Indeed, others have speculated, based on hints dropped by Steven Moore, that the actual author of Cow Country is one A.J. Perry. Perry is the author of two other books, but lists himself as the author of three on his website. I took one of these books and dropped it into my authorship profiling tool.
Whether using single words, bigrams, or trigrams, I received exactly the same result in this case. Perry’s Twelve Stories of Russia, A Novel I Guess published in the year 2012, markedly clusters with Cow Country. Note also that, once Perry is thrown in, Pynchon and DeLillo are clustered almost entirely accurately and distinctly by this algorithm.

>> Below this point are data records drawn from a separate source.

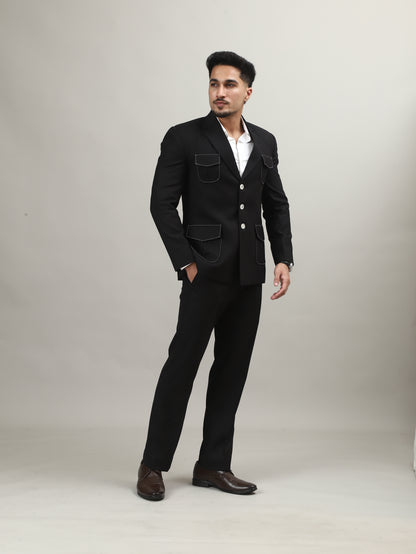 Classic Black Celebration Blazer with Contrast Pocket Detailing
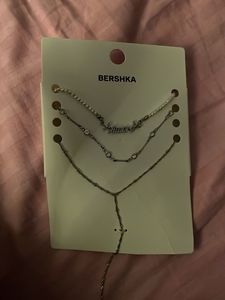 Bershka 3-Layered Necklace Set silver y2k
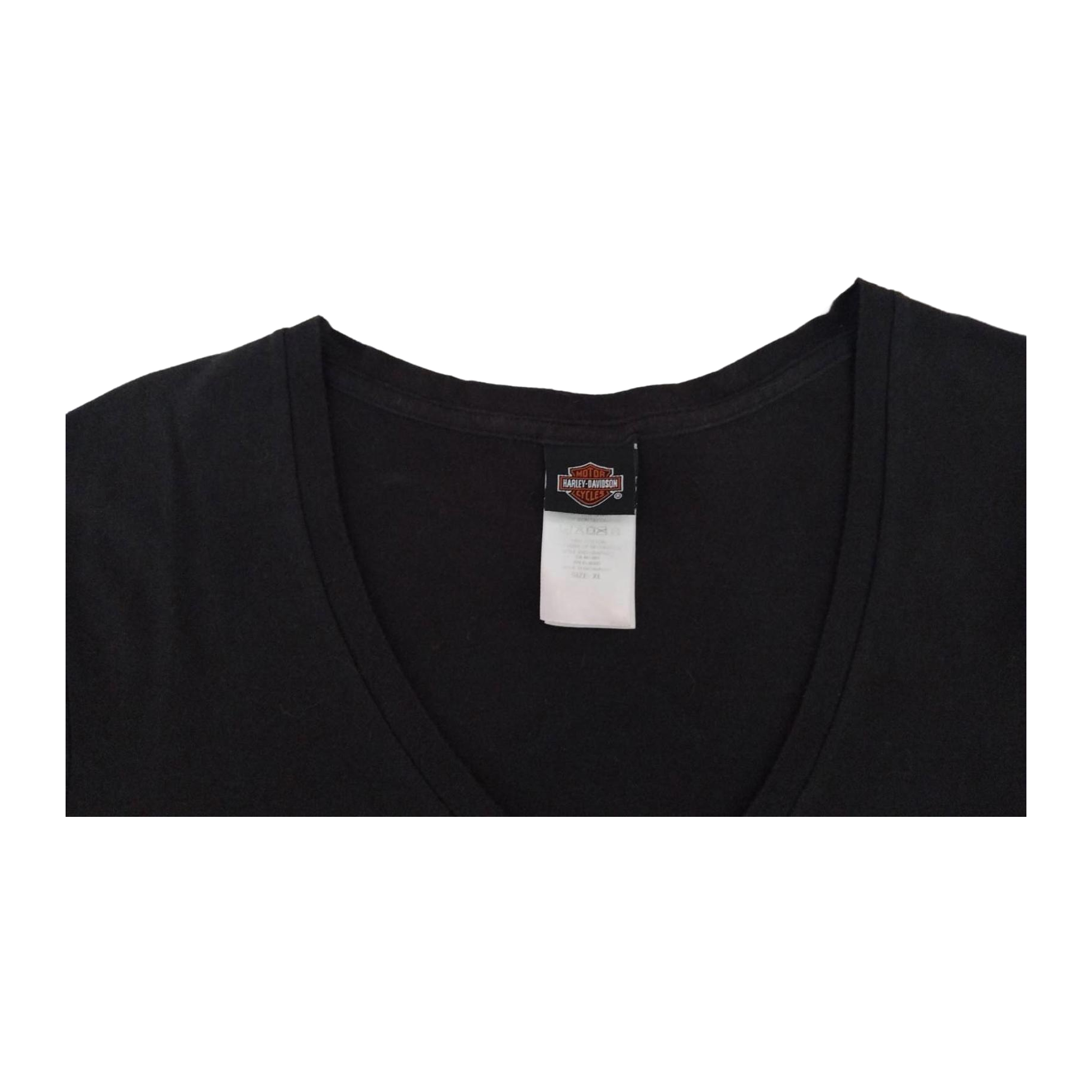 1686 Harley Davidson Women's American Flag Skull Short Sleeve T Shirt Black XL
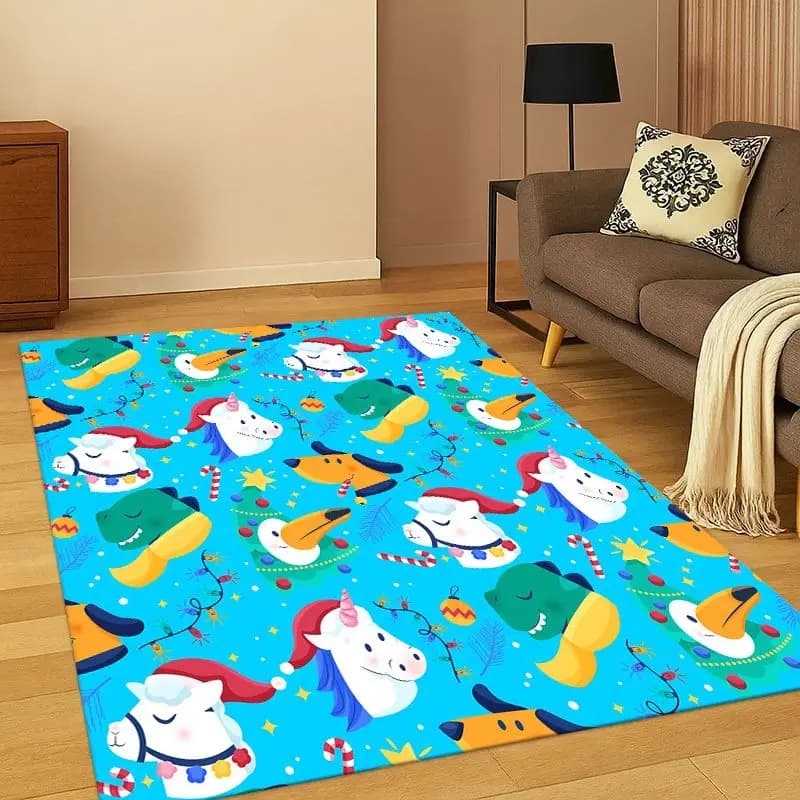 Dream Unicorn Cute Cartoon Girl Carpet Rug for Bedroom Living Room Sofa Playroom Doormat Home Decor,Kid Game Area Rug Non-slip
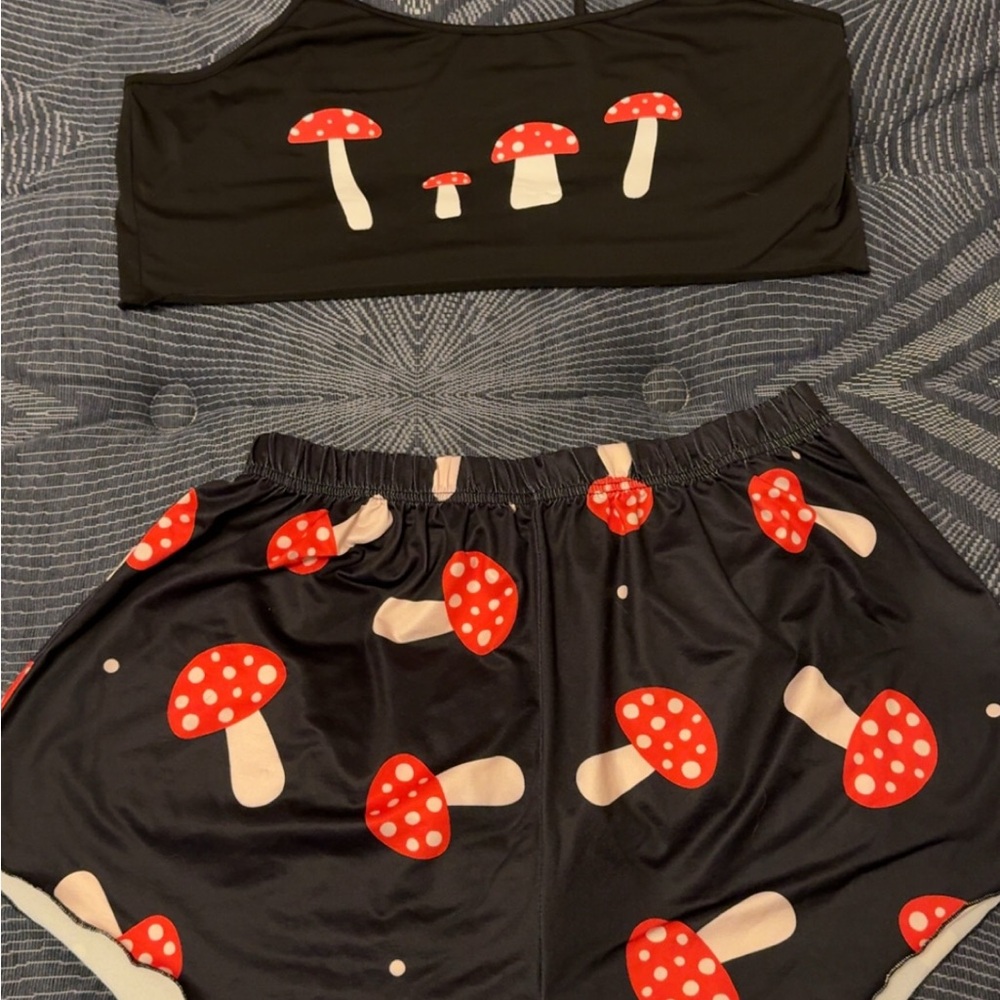 SHEIN Black and Red Mushroom Pajama Set
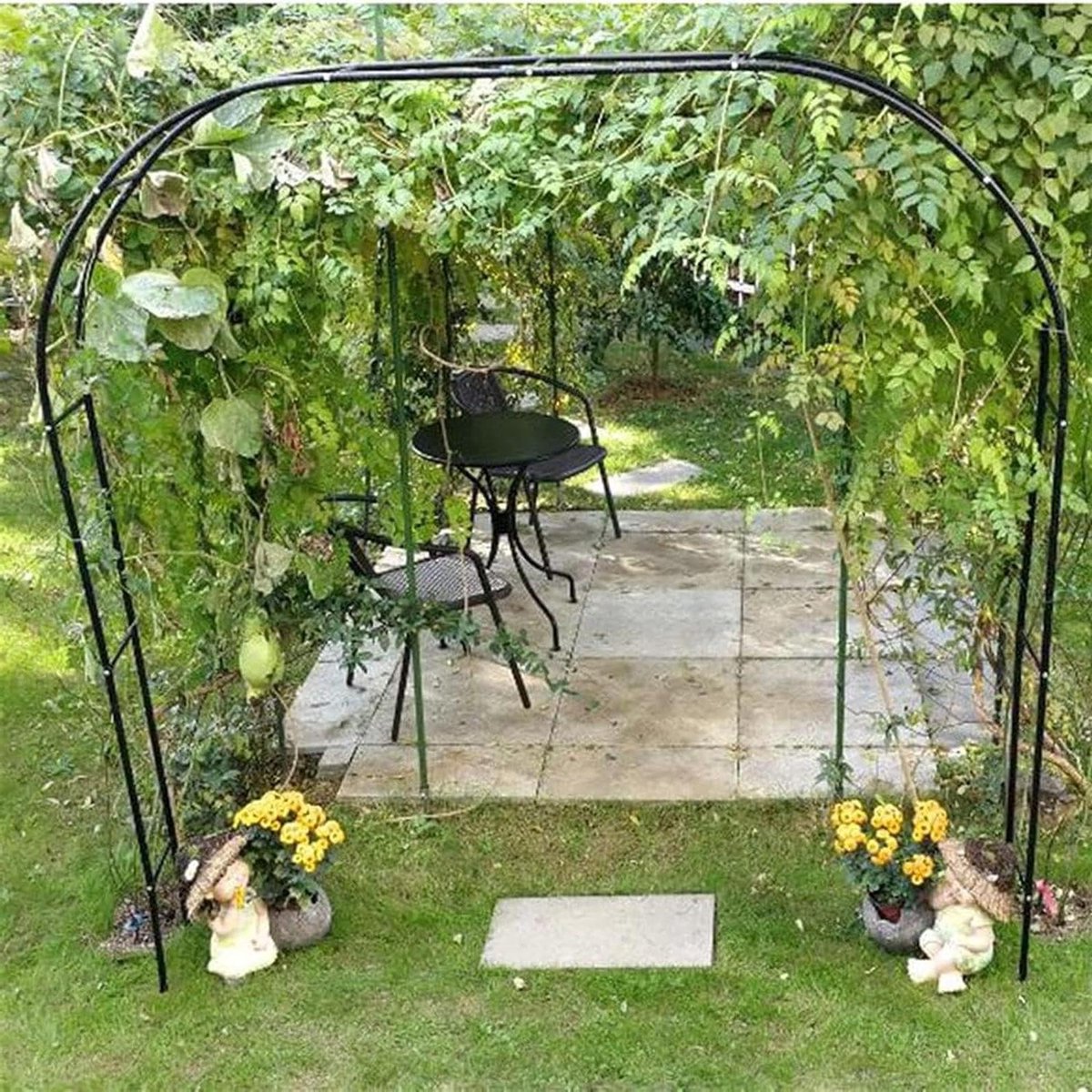 Metalen Tuinboog - Decoratieve boog - Planten ondersteunen - Roestbestendige coating - B140 x H230 cm - Wit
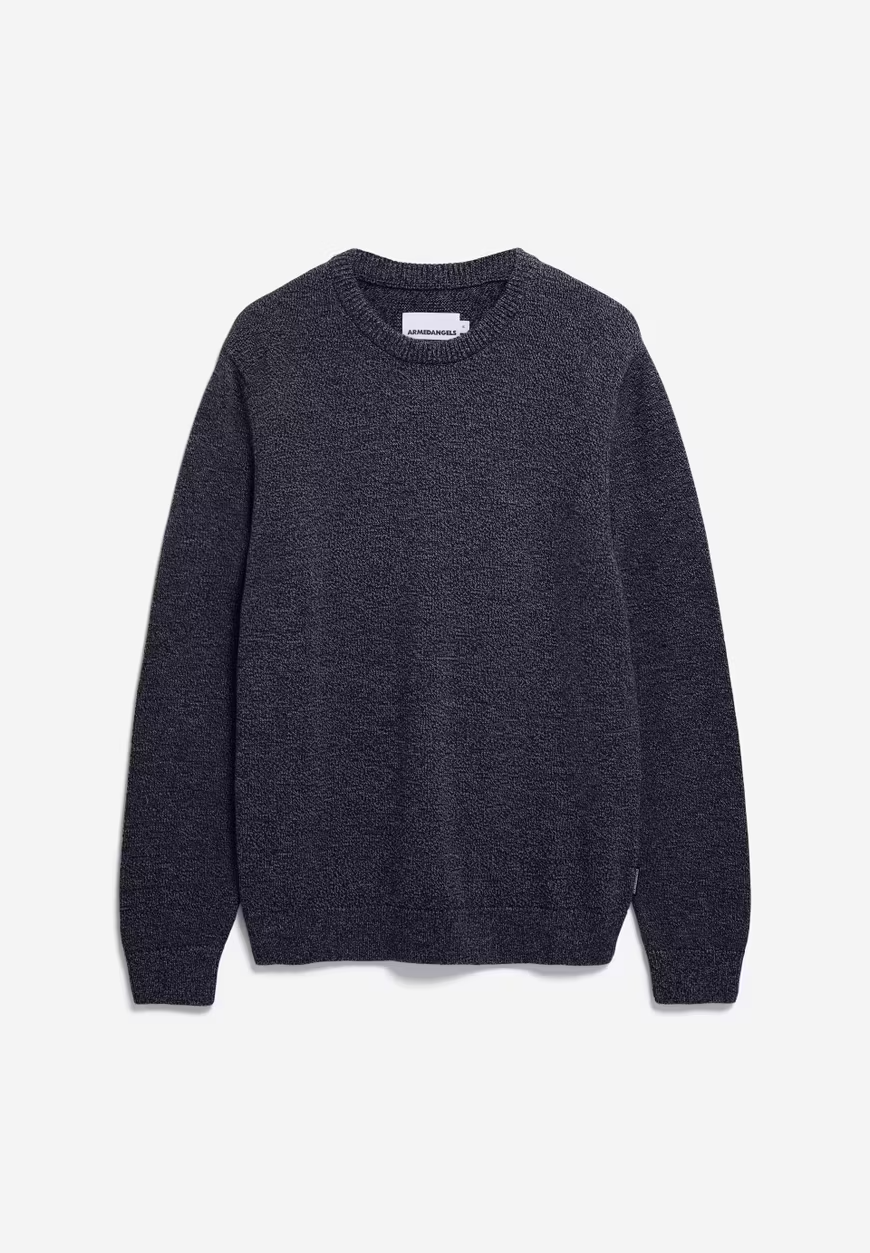 ALVAARIO Pullover „Steel Melange Dark Morning Night Sky“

I’m going to draw this to a close now and I suspect one of the criticisms to be levelled at this post is that I am probably telling you exactly what you knew and believed before I presented any of this work. Namely, that it is extremely unlikely that Thomas Pynchon is the author – or at least the sole author – of the novel Cow Country. Using Burrows’s delta, there are some similarities in single word choices, but the syntactic inflection of Pynchon’s writing is very different at the level of two and three -word groups. I would like, ideally, to release the data underlying this post. But the cleanup that I’d need to get to the point where that is wholly possible doesn’t seem worth it. Certainly, these methods have their weaknesses, but combined with the sociological investigations into authorship that others have already conducted, I believe it is highly likely that A.J. Perry is the author of Cow Country. But, as Pynchon puts it in Bleeding Edge: “it’s code’s all it is”, for sure.